In recent years, AI patent activity has exponentially increased. The figure below shows the volume of public AI patent applications categorized by AI component in the U.S. from 1990-2018. The eight AI components in FIG. 1 are defined in an article published in 2020 by the USPTO. Most of the AI components have experienced explosive growth in the past decade, especially in the areas of planning/control and knowledge processing (e.g., using big data in automated systems).
Figure 1. AI patent activities by year
AI technology is complex and includes different parts across different fields. Inventors and patent attorneys often face the challenge of effectively protecting new AI technology development. The rule of thumb is to focus the patent protection on what the inventors improve over the conventional technology. However, inventors often need to improve various aspects of an existing AI system to make it fit and work for their applications. In the following sections, we will discuss an illustrative list of subject areas that may offer patentable AI inventions.
(1) Training phase
The training phase of an AI system includes most of the exciting technical aspects of machine learning algorithms exploring the latent patterns embedded in the training data. A typical training process includes preparing training data, transforming the training data to facilitate the training process, feeding the training data to a machine learning model, fitting (training) the machine learning model based on the training data, testing the trained machine learning model, and so on. Different AI models or machine learning models may have different training processes, such as supervised training based on labeled training data, unsupervised training that infers a function to describe a hidden structure from unlabeled training data, semi-supervised training based on partially-labeled training data, reinforcement learning (RL), etc.
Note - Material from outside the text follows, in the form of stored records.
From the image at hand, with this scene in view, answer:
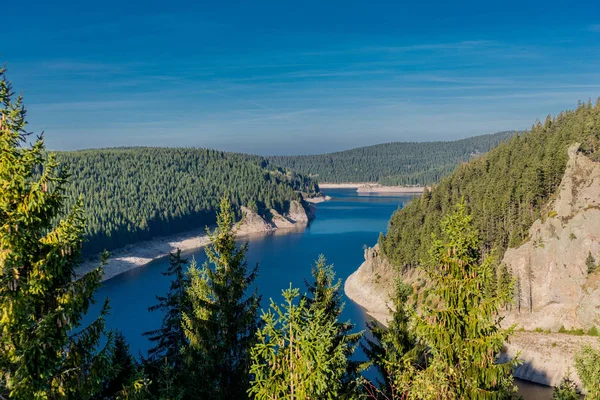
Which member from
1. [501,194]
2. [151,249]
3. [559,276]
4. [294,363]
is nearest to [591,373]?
[294,363]

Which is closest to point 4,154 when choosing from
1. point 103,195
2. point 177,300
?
point 177,300

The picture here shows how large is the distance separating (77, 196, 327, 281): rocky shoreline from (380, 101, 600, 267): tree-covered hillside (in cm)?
3519

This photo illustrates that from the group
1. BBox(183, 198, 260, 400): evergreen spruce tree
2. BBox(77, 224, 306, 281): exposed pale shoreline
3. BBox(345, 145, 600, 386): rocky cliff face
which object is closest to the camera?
BBox(183, 198, 260, 400): evergreen spruce tree

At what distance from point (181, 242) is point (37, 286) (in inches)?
5471

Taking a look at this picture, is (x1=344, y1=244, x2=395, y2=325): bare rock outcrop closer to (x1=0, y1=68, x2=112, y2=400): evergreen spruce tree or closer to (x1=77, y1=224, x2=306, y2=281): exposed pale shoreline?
(x1=77, y1=224, x2=306, y2=281): exposed pale shoreline

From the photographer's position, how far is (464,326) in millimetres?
11453

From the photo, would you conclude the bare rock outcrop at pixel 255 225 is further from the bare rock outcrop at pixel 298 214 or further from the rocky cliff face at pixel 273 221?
the bare rock outcrop at pixel 298 214

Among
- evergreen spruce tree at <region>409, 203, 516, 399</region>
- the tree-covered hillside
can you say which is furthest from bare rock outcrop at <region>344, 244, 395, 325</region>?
evergreen spruce tree at <region>409, 203, 516, 399</region>

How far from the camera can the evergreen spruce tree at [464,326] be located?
1111cm

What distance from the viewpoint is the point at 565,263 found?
54.2m

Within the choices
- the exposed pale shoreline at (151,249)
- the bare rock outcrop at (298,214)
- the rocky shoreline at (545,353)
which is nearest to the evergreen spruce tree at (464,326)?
the rocky shoreline at (545,353)

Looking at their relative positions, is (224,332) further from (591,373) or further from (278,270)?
(278,270)

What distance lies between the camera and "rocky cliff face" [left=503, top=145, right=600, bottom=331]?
51500mm

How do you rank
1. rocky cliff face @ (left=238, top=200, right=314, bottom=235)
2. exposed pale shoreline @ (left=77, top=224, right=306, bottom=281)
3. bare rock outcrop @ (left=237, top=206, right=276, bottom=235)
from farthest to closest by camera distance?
rocky cliff face @ (left=238, top=200, right=314, bottom=235), bare rock outcrop @ (left=237, top=206, right=276, bottom=235), exposed pale shoreline @ (left=77, top=224, right=306, bottom=281)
Common areas in the training phase that may yield patent-protectable ideas include:
- Training data preparation: collecting meaningful training data, balancing positive/negative samples in the training data, labeling the training data, standardization of the training data, encoding or embedding of the training data, synthetic training data generation.
- Novel machine learning architectures: new neural network architecture, hybrid model (e.g., a group of homogeneous neural networks working collectively, or a neural network trained based on training data from a general domain and subsequently transformed by training based on training data from specific domains), hierarchical model (e.g., federated learning).
- Loss function: a new loss function that improves training efficiency.
- Sparsification/Pruning of neural networks: reducing the number of active neurons in neural networks, reducing the number of channels/layers in neural networks.
- Output post-processing: converting predictions to probabilities when definitiveness is harmful.
(2) Application (Inferencing) phase
The application phase of an AI system includes applying the trained models to make predictions, inferences, classifications, etc. This phase generally covers the real application of the AI system. It can provide easier infringement detectability and thus valuable patent protection for the AI system. In this digital era, AI systems can be applied to almost every aspect of our life. For example, an AI patent can claim or describe how the AI system helps the user to make better decisions or perform previously impossible tasks. These applications may be deemed as practical applications that are powerful in overcoming potential “abstract idea” rejections during the prosecution of the AI patent.
On the other hand, simply claiming an AI system as a magical black box that generates accurate predictions based on input data will likely trigger rejections during prosecution, such as patentable subject matter rejections (e.g., a simple application of the black box may be categorized as human activities). There are various ways to reduce the chances of getting such rejections. For example, adding a brief description of the training process or the machine learning model structure helps overcome U.S.C. §101 rejections.
(3) Between software and hardware
Another flavor of AI patents is related to accelerators, hardware pieces with built-in software logic accelerating training and/or inferencing process. These AI patents may be claimed from either a software perspective or hardware perspective. Some examples include specially designed hardware to improve training efficiency by working with GPU/TPU/NPU/xPU (e.g., by reducing data migrations among different components/units), memory layout changes to improve the computational efficiency of computing-intensive steps, arrangement of processing units for easy data sharing, and efficient parallel training (e.g., segmenting tensors to evenly distribute workloads to processors), an architecture that fully exploits the sparsity of tensors to improve computation efficiency.
(4) Robustness, safety, reliability, and data privacy of AI models
The state-of-art AI systems are far from perfection. Robustness, safety, reliability, data privacy, are just some of the most noticeable pain points in training and deploying AI systems. For example, an AI model trained from a first domain may have near-perfect accuracy for inferencing in the first domain, but generate disastrous inferences when being deployed in a second domain, even though the domains share some similarities. Therefore, how to train an AI model efficiently and adaptively so that it is robust when being deployed in all domains of interest is both challenging and intriguing.
As another example, AI systems trained based on training data may be easily fooled by adversarial attacks. For instance, a second deep neural network may be designed to compete against the first one to identify its weaknesses. The safety and reliability of such AI systems will be critical in the coming years and may be important patentable subject matters.
As yet another example, training data in many cases may include sensitive data (e.g., customer data), directly using such training data may result in serious data privacy breaches. This problem becomes more alarming when a plurality of entities collectively train a model using their own training data. Accordingly, researchers and engineers have been exploring differential privacy protection and federated learning to address these issues.